## WORK ITEM
Quote the stretch of the globalization passage from "4. Infrastructure Improvement: While" through "in the United States.".

4. Infrastructure Improvement: While communications, utilities, and efficient transportation can still be spotty in areas, it is much improved over what one would have experienced even a decade ago. In most metropolitan areas you will have most of the creature comforts that you experience in the United States.

5. Closed market systems opening up: Most successful emerging markets have been engaged in systematic reform of basic societal values we take for granted in the developed world. These include property rights, legal processes, and published regulations and statutes. In addition, specific reforms such as privatization of state-owned industry, relaxation of capital controls, and liberalization of rules regarding foreign direct investment are all encouraging growth and investment.

In order to meet increased consumer demand, many businesses are attempting to expand their geographic footprint and extend their value chain to an international level. The impact of globalization on business is best evidenced by the huge proliferation in cross-border transactions. In order to protect yields and maintain competitiveness, businesses are continuing to diversify their footprint as it lowers the beta factor on their investments by spreading risk across a broader market.

There is nary a week that passes where I don’t speak with offshore entities looking for inbound opportunities or domestic businesses seeking outbound plays. The bottom line on globalization is that it creates an opportunity for businesses to expand revenue streams, diversify risk and increase brand equity.  My suggestion is to get a toe hold in the global market before the ship leaves the harbor and your window of opportunity has closed. I would also suggest you pick your markets well, and that you realize a few years down the road, the landscape will look different than it does today – this could work for you or against you. Use caution.

## PROVIDED RECORDS

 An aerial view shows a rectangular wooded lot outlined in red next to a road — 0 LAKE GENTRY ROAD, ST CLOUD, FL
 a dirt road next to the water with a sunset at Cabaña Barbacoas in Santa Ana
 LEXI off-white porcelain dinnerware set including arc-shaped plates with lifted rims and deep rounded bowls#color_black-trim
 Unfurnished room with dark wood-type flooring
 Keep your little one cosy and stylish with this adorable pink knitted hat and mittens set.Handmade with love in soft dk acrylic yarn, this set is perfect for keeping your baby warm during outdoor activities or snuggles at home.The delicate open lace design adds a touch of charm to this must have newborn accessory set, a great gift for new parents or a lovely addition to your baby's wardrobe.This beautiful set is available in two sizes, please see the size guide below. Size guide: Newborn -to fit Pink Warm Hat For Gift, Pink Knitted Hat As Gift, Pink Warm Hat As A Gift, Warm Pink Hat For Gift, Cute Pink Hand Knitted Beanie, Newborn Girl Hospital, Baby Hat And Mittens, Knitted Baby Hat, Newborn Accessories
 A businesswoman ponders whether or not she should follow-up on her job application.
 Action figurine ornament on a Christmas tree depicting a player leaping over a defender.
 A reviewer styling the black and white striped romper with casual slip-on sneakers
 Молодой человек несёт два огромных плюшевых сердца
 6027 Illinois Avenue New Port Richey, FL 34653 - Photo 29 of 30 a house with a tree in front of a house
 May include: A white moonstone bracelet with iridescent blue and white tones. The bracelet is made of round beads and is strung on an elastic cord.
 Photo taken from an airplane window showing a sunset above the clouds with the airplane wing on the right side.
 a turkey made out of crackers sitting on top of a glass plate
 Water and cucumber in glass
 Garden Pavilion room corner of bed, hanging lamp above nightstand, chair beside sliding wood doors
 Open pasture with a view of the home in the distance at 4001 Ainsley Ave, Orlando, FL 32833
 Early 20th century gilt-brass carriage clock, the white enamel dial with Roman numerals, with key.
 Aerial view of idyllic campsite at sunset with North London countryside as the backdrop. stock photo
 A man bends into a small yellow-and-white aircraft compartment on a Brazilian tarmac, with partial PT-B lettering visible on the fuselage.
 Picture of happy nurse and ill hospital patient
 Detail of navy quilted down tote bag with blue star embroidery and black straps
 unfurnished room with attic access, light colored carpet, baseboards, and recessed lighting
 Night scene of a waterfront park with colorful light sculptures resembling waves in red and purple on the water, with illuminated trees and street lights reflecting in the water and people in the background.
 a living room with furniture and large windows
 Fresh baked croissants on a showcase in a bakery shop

## SOLUTION TO THE PROBLEM
4. Infrastructure Improvement: While communications, utilities, and efficient transportation can still be spotty in areas, it is much improved over what one would have experienced even a decade ago. In most metropolitan areas you will have most of the creature comforts that you experience in the United States.